- Task a: Lay out the listing as a Markdown table with two columns, Row and Line, giving a row number and one line of the listing per row. Start with the line containing "Does the white" and go through the line containing "Answer: locate(833, 175, 1080, 576): stone", and leave out blank lines.

- Quoted passage:
———
BEAVERTON, Ore. (25 June, 2008) – NIKE, Inc. (NYSE:NKE) today reported financial results for the 2008 fiscal year ended May 31, 2008. For the fiscal year, revenues grew 14 percent to $18.6 billion, compared to $16.3 billion last year. Net income increased 26 percent to $1.9 billion, compared to $1.5 billion last year, and diluted earnings per share increased 28 percent to $3.74 versus $2.93 last year. For the fourth quarter, revenues increased 16 percent to $5.1 billion, compared to $4.4 billion for the same period last year. Fourth quarter net income increased 12 percent to $490.5 million, compared to $437.9 million in the prior year, and diluted earnings per share increased 14 percent to $0.98, versus $0.86 last year. Changes in currency exchange rates increased revenue growth by 5 percentage points for the full year and 7 percentage points for the fourth quarter.
———
- Task b: Condense the paragraph of the Nike earnings report beginning "BEAVERTON, Ore. (25 June, 2008)" into a bulleted list that keeps its main figures.
———
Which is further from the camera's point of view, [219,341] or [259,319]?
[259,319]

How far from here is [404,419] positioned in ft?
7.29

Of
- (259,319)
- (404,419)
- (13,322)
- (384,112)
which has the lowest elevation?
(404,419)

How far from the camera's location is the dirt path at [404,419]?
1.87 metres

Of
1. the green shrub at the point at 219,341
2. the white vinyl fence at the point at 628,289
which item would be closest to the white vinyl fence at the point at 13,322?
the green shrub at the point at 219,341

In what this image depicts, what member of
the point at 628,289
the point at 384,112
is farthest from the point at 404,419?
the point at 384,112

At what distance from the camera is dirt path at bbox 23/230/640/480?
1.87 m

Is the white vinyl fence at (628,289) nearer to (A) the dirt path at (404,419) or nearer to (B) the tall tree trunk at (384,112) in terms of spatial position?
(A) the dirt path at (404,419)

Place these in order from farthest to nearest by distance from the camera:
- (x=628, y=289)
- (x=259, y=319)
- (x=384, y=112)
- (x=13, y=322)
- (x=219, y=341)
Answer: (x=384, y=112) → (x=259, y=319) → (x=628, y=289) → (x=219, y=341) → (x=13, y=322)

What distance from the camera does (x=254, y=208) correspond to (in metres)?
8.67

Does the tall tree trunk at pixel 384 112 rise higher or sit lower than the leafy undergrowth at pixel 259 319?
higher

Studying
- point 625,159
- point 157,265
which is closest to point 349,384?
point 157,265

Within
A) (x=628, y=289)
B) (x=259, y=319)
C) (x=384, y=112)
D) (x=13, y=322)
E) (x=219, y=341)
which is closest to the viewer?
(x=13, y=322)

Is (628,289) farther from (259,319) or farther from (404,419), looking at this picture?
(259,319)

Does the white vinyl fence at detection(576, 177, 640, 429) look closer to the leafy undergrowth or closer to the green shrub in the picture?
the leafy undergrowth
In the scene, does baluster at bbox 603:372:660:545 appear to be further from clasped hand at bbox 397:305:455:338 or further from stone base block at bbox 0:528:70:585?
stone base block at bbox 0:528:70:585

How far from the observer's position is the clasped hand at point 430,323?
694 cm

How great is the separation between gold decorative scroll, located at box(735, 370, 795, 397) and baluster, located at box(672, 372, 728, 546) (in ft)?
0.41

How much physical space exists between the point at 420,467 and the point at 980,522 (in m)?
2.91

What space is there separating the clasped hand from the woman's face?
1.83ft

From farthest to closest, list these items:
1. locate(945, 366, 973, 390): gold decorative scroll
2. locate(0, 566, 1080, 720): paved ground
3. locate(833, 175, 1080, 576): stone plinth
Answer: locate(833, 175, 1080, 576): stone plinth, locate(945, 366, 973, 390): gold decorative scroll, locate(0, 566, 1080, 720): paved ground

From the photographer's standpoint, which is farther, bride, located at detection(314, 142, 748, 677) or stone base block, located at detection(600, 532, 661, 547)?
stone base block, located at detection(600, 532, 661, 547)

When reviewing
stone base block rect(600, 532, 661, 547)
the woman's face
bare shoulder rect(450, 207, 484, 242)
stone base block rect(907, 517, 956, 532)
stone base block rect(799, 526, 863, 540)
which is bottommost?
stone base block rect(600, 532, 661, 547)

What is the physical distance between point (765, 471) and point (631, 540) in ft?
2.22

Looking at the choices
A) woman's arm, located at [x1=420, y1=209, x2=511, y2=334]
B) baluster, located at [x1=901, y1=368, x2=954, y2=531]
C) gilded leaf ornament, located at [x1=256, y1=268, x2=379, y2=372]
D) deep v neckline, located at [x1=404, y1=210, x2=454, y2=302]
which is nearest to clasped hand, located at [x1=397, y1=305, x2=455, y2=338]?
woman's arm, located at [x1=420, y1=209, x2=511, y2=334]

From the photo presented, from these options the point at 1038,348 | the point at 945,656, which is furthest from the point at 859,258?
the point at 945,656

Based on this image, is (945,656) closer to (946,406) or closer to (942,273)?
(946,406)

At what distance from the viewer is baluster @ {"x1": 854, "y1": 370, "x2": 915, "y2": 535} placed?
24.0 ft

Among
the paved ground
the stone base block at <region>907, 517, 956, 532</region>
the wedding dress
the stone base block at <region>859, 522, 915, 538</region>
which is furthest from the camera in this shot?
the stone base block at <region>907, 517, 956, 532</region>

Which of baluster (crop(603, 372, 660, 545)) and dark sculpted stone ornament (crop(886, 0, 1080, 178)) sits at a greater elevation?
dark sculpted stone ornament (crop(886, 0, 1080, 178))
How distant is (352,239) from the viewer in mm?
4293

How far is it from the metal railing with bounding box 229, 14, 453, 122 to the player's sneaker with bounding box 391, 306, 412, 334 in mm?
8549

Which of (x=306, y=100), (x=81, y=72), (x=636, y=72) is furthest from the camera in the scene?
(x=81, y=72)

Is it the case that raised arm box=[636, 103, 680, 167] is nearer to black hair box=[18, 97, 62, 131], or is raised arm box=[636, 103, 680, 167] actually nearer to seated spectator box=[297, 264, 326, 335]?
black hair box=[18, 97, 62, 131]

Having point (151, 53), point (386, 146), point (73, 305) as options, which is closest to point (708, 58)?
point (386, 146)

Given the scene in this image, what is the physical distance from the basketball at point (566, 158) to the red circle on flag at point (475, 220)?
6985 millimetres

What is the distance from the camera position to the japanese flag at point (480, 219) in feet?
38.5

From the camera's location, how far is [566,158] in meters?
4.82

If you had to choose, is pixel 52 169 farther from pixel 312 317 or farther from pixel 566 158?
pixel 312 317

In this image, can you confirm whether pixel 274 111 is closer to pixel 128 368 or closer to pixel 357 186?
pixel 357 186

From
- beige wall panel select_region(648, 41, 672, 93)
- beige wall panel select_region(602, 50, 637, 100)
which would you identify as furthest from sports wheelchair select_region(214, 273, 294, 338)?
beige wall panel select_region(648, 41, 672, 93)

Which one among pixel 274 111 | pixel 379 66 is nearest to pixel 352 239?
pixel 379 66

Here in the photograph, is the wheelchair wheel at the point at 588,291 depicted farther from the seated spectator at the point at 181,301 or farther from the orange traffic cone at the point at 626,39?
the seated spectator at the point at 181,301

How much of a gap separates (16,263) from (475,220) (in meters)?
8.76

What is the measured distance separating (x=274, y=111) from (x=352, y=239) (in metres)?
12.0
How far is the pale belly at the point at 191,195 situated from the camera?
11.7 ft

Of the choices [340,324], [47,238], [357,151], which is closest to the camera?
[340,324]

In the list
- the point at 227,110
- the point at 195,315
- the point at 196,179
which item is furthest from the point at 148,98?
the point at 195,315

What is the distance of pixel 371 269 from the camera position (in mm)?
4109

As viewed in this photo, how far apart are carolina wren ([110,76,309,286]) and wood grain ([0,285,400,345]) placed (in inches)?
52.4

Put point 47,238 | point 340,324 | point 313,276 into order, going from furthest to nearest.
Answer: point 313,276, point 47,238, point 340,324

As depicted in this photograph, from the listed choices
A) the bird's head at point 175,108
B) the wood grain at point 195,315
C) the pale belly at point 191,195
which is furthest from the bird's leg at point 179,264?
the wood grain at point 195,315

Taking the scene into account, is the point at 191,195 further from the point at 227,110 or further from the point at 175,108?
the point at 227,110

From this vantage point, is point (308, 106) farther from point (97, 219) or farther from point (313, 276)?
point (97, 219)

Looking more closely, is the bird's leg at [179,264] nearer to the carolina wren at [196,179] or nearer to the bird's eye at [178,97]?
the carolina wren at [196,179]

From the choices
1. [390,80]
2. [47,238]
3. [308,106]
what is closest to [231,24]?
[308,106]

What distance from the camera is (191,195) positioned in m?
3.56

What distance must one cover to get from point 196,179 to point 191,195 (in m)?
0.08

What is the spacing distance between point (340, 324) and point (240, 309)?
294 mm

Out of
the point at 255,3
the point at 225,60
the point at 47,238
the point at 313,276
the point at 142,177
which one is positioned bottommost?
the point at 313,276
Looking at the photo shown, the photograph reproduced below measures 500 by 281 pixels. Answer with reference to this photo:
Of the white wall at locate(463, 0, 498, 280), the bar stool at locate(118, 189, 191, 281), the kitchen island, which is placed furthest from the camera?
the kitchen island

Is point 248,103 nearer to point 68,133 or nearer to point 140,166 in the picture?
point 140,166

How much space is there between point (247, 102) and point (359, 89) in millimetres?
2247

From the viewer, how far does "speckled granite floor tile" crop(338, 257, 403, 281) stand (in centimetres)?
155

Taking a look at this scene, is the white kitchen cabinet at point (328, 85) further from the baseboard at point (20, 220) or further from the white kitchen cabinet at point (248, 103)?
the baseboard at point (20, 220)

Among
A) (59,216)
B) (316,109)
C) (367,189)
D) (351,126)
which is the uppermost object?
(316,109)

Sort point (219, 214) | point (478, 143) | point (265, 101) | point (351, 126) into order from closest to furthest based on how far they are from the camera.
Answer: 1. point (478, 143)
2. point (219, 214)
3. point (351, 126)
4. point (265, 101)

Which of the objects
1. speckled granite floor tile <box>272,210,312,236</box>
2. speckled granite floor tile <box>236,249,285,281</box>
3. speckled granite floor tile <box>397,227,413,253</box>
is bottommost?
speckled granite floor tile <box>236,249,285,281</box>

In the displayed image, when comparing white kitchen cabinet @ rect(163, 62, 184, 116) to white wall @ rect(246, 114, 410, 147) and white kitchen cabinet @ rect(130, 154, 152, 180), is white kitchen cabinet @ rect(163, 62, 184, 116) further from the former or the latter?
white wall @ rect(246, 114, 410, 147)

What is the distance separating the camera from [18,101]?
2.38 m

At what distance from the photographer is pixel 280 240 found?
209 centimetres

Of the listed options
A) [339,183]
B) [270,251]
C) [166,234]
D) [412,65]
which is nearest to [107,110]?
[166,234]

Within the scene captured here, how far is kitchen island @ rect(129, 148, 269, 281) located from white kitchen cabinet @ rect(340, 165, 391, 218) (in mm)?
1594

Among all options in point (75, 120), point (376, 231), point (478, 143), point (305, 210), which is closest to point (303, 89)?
———
- Complete answer a:
| Row | Line |
|---|---|
| 1 | Does the white vinyl fence at detection(576, 177, 640, 429) look closer to the leafy undergrowth or closer to the green shrub in the picture? |
| 2 | the leafy undergrowth |
| 3 | In the scene, does baluster at bbox 603:372:660:545 appear to be further from clasped hand at bbox 397:305:455:338 or further from stone base block at bbox 0:528:70:585? |
| 4 | stone base block at bbox 0:528:70:585 |
| 5 | How far from the observer's position is the clasped hand at point 430,323? |
| 6 | 694 cm |
| 7 | How great is the separation between gold decorative scroll, located at box(735, 370, 795, 397) and baluster, located at box(672, 372, 728, 546) (in ft)? |
| 8 | 0.41 |
| 9 | How much physical space exists between the point at 420,467 and the point at 980,522 (in m)? |
| 10 | 2.91 |
| 11 | What space is there separating the clasped hand from the woman's face? |
| 12 | 1.83ft |
| 13 | From farthest to closest, list these items: |
| 14 | 1. locate(945, 366, 973, 390): gold decorative scroll |
| 15 | 2. locate(0, 566, 1080, 720): paved ground |
| 16 | 3. locate(833, 175, 1080, 576): stone plinth |
| 17 | Answer: locate(833, 175, 1080, 576): stone plinth, locate(945, 366, 973, 390): gold decorative scroll, locate(0, 566, 1080, 720): paved ground |

- Complete answer b:
- NIKE, Inc. reported results on June 25, 2008, for fiscal year 2008, which ended May 31, 2008.
- Full-year revenues rose 14% to $18.6 billion, up from $16.3 billion.
- Full-year net income rose 26% to $1.9 billion, up from $1.5 billion.
- Full-year diluted EPS rose 28% to $3.74, up from $2.93.
- Fourth-quarter revenues rose 16% to $5.1 billion, up from $4.4 billion.
- Fourth-quarter net income rose 12% to $490.5 million, up from $437.9 million.
- Fourth-quarter diluted EPS rose 14% to $0.98, up from $0.86.
- Currency exchange rate changes added 5 percentage points to full-year revenue growth and 7 points to fourth-quarter revenue growth.